そんなスレイヤー。初めて生で観たのは今のLOUD PARKの前身だったイベント『Beast Feast 2001』だった。PANTERAとのダブルヘッドライナーで二日間に渡って開催されたライブイベントの初日のトリで地獄のような楽しさと身体の疲労と痛みを味わったことは今でも忘れない。そのイベントに一緒に行ったサークルの先輩方と飲みに行くエレベーター内でRaining bloodのイントロの3連タムを真似して地面を踏み鳴らしエレベーターを止めたくらい頭がバカになっていた程だ。(壊してません)

--*--

▶ [課題 1] スレイヤーのライブ体験を語った読解文で、筆者が初日のトリで味わったと述べているものをすべて挙げてください。
▶ [課題 2] スレイヤーのライブ体験を語った読解文の最後の文に続けて、その続きを書いてください。

▶ [提供データ]
--*--

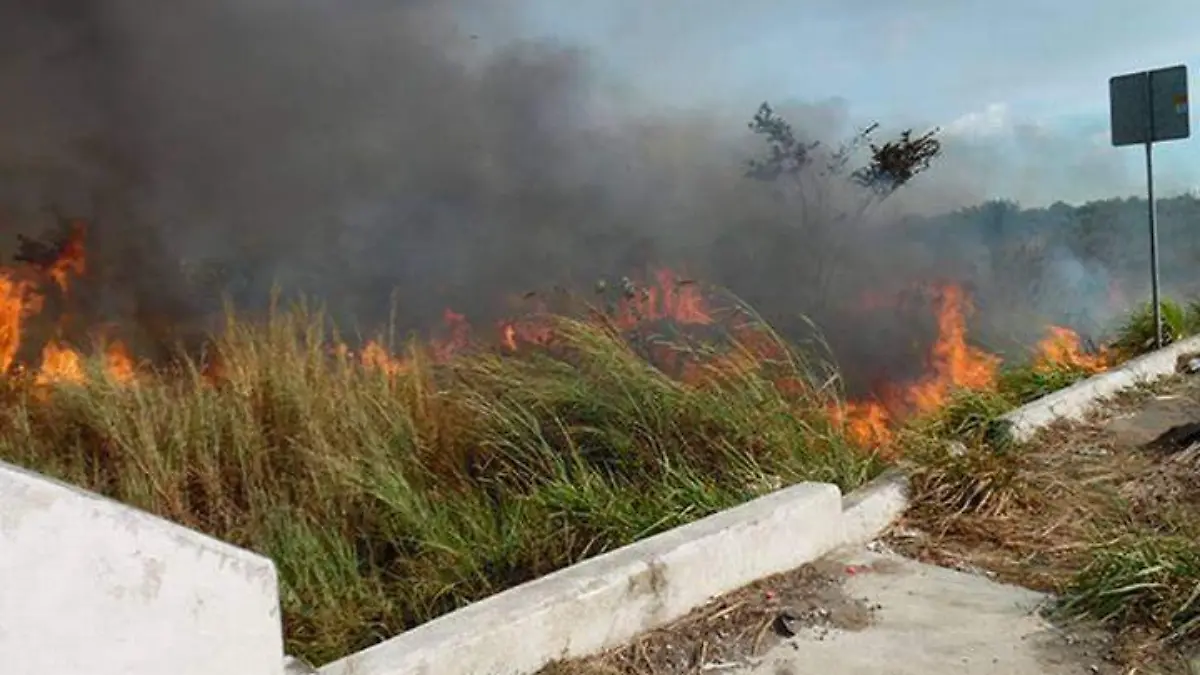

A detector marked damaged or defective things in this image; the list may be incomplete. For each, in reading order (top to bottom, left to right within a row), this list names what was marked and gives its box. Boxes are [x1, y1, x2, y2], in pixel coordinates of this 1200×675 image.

cracked concrete edge [998, 331, 1200, 441]
cracked concrete edge [319, 473, 907, 672]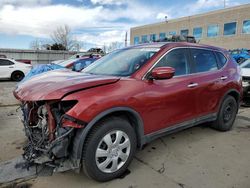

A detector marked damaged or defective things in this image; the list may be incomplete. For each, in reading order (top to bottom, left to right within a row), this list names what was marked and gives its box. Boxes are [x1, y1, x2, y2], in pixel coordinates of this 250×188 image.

crumpled hood [13, 69, 121, 101]
damaged front end [19, 100, 85, 171]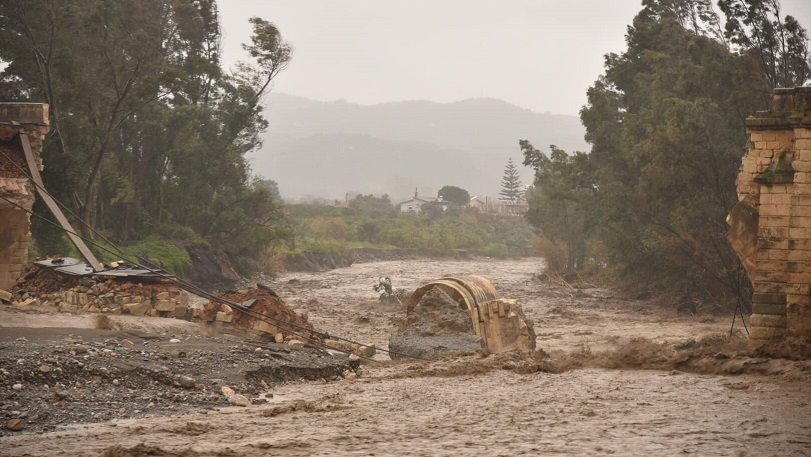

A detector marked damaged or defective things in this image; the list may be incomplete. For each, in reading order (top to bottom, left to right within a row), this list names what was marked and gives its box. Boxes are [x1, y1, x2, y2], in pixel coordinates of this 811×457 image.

damaged stone wall [0, 103, 48, 290]
damaged stone wall [728, 86, 811, 342]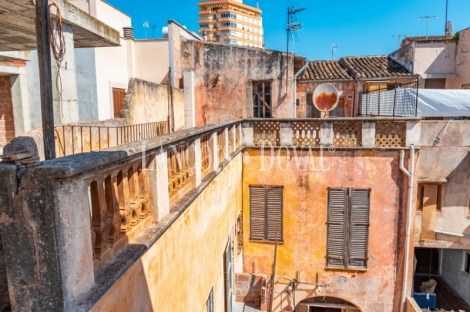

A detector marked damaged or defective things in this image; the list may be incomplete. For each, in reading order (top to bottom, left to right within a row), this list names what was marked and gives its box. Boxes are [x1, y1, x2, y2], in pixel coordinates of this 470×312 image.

rusty satellite dish [314, 83, 340, 111]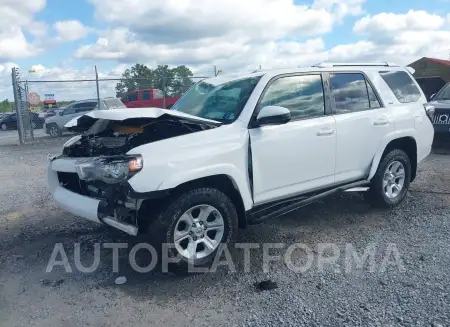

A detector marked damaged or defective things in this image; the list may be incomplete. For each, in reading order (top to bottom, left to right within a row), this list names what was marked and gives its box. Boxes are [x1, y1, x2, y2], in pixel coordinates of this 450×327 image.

crumpled hood [64, 107, 221, 133]
damaged bumper [47, 158, 147, 237]
broken headlight [75, 154, 142, 183]
severe front damage [49, 109, 221, 234]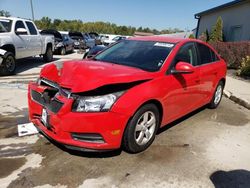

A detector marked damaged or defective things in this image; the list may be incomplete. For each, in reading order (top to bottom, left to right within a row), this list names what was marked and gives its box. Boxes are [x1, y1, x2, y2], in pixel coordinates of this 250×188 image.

broken front bumper [27, 81, 129, 151]
crumpled hood [39, 60, 155, 92]
broken headlight [72, 91, 124, 112]
damaged red car [27, 36, 227, 153]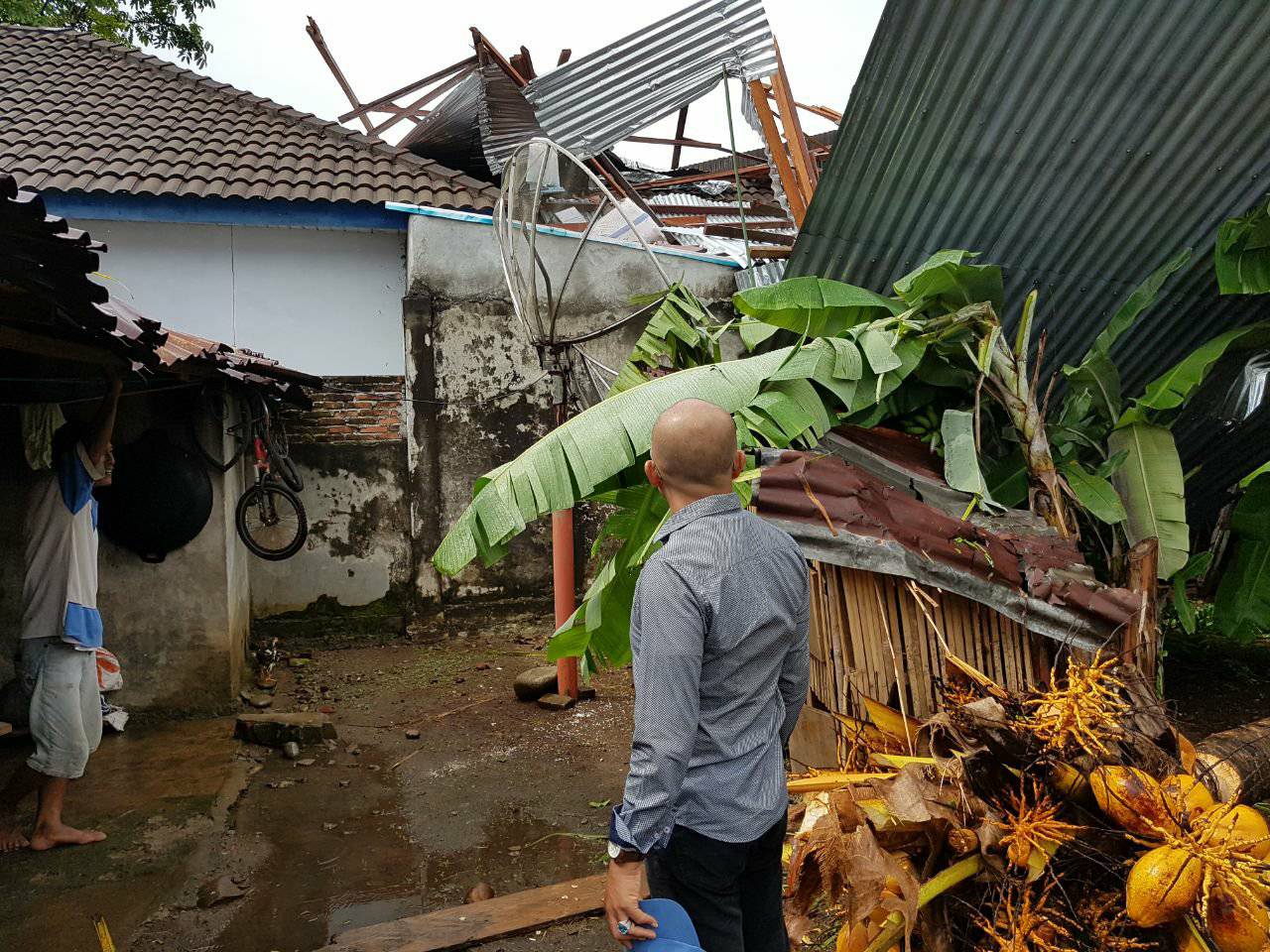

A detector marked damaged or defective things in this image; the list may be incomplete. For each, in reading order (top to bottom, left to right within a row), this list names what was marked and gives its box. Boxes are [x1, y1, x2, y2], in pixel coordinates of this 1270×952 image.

damaged brick wall [286, 375, 405, 442]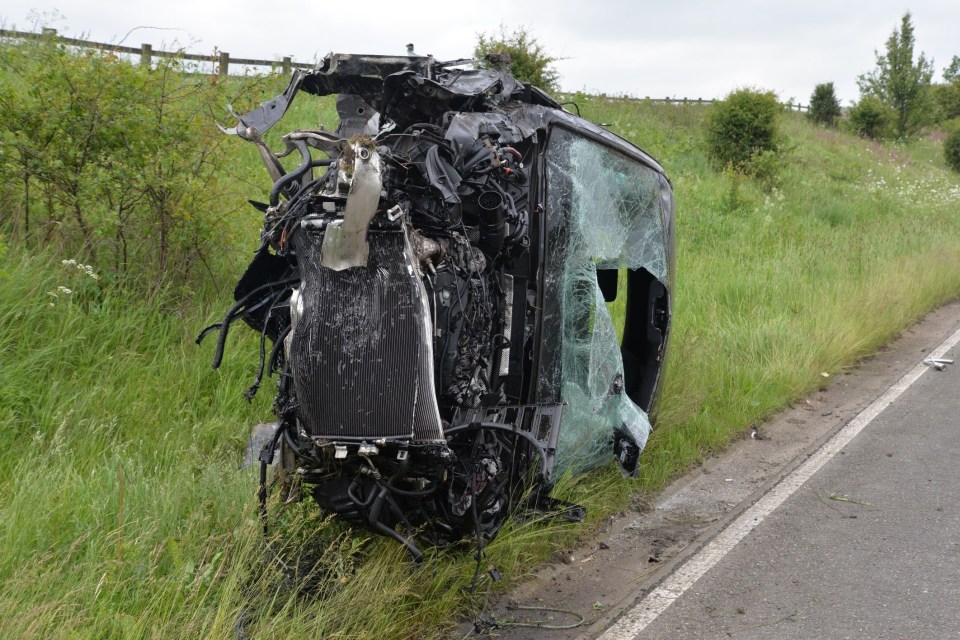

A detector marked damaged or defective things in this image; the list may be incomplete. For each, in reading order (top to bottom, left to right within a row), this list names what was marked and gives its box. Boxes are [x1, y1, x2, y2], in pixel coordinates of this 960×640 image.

overturned car [199, 52, 672, 556]
wrecked car [197, 51, 676, 560]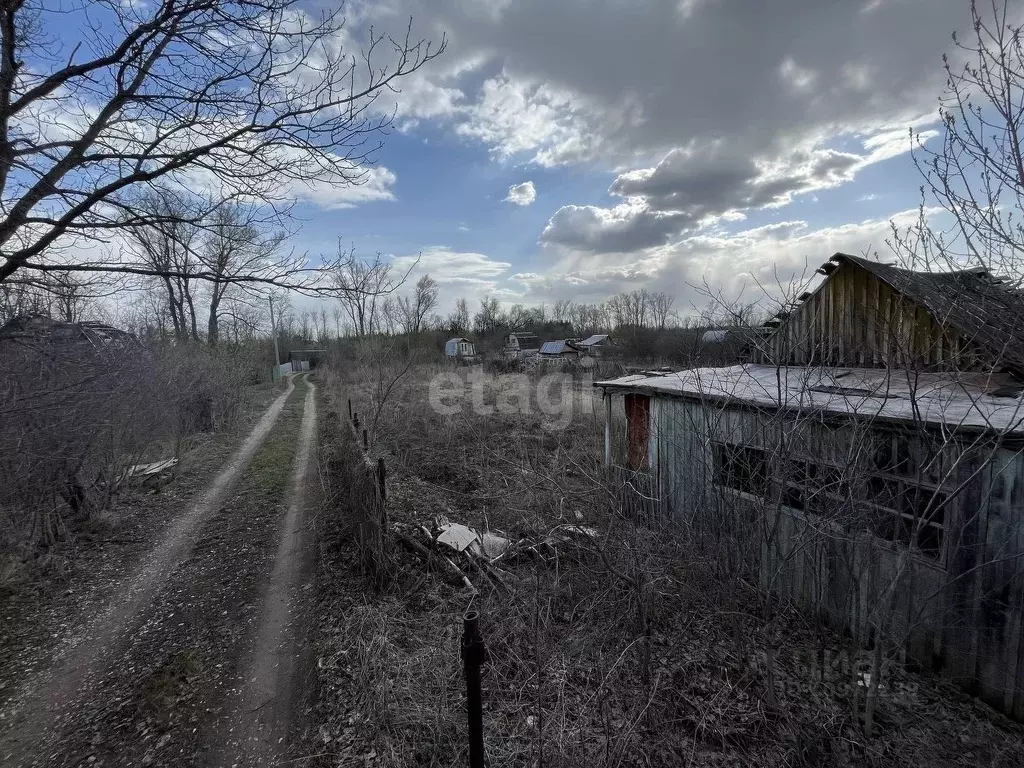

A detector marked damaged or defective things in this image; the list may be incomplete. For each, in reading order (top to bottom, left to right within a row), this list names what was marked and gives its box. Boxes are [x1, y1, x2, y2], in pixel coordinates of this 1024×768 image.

broken window [622, 393, 647, 473]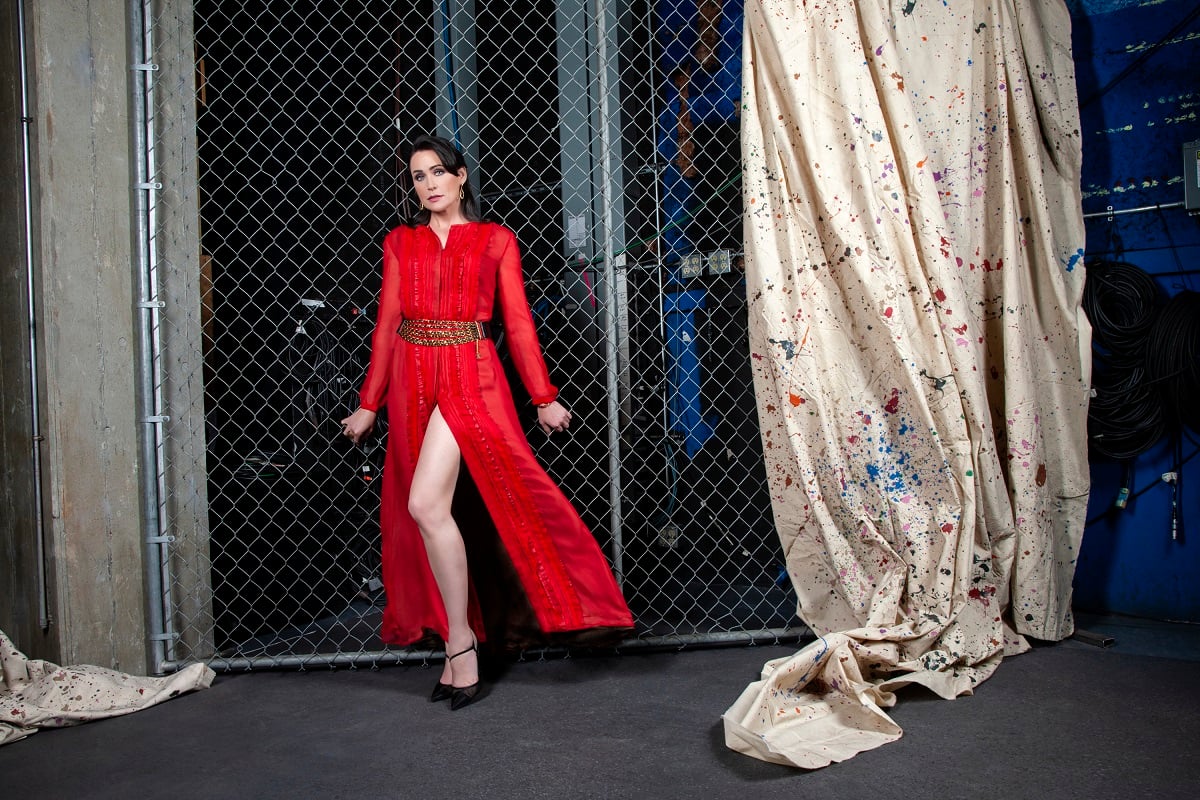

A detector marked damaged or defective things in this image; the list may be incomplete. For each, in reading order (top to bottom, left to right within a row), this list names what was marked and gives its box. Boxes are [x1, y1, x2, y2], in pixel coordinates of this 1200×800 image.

crumpled canvas on floor [1, 628, 216, 748]
crumpled canvas on floor [724, 0, 1094, 767]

--*--

▶ [解答 1] 地獄のような楽しさ、身体の疲労、痛み

▶ [解答 2]
それからというものスレイヤーの来日公演にはほとんど行った。一度だけたどり着いた最前は良い意味でも悪い意味でも生き地獄を身体で体感した。一流どころの海外バンドの前線の激烈さを体力面でも安全面でも民度でも治安でもいろんな部分で味わった(悪いところを言えば頭にヒザが入って脳震盪起こしたり、飛んできたペットボトルにアレが入ってたり、ダイブして流れてくる人を下からボコボコ殴ってるのがいたり…etc)。でも毎回Tシャツは絞れるほどビチャビチャで、身体がボロボロになるくらいメチャクチャ楽しかった。War ensembleでは全力疾走で走り回り、久しぶりに聞くBlack magicのイントロでうっかり叫んだり、Discipleでは「God hates us all!!!」と叫び散らかしたり、その他の曲でも沢山。

惜しむらくは去年のDownload Japanが最後の来日公演となってしまったこと。11月までの活動を示唆していたため宣言通りの活動停止ではあるが途中で亡くなったギタリスト、ジェフ・ハンネマンを亡くしたことや、ドラムのデイヴ・ロンバードを観れなかったのが惜しい。もちろん最後を飾ってくれたゲイリー・ホルト、ポール・ボスタフには最高の賛辞を送りたい。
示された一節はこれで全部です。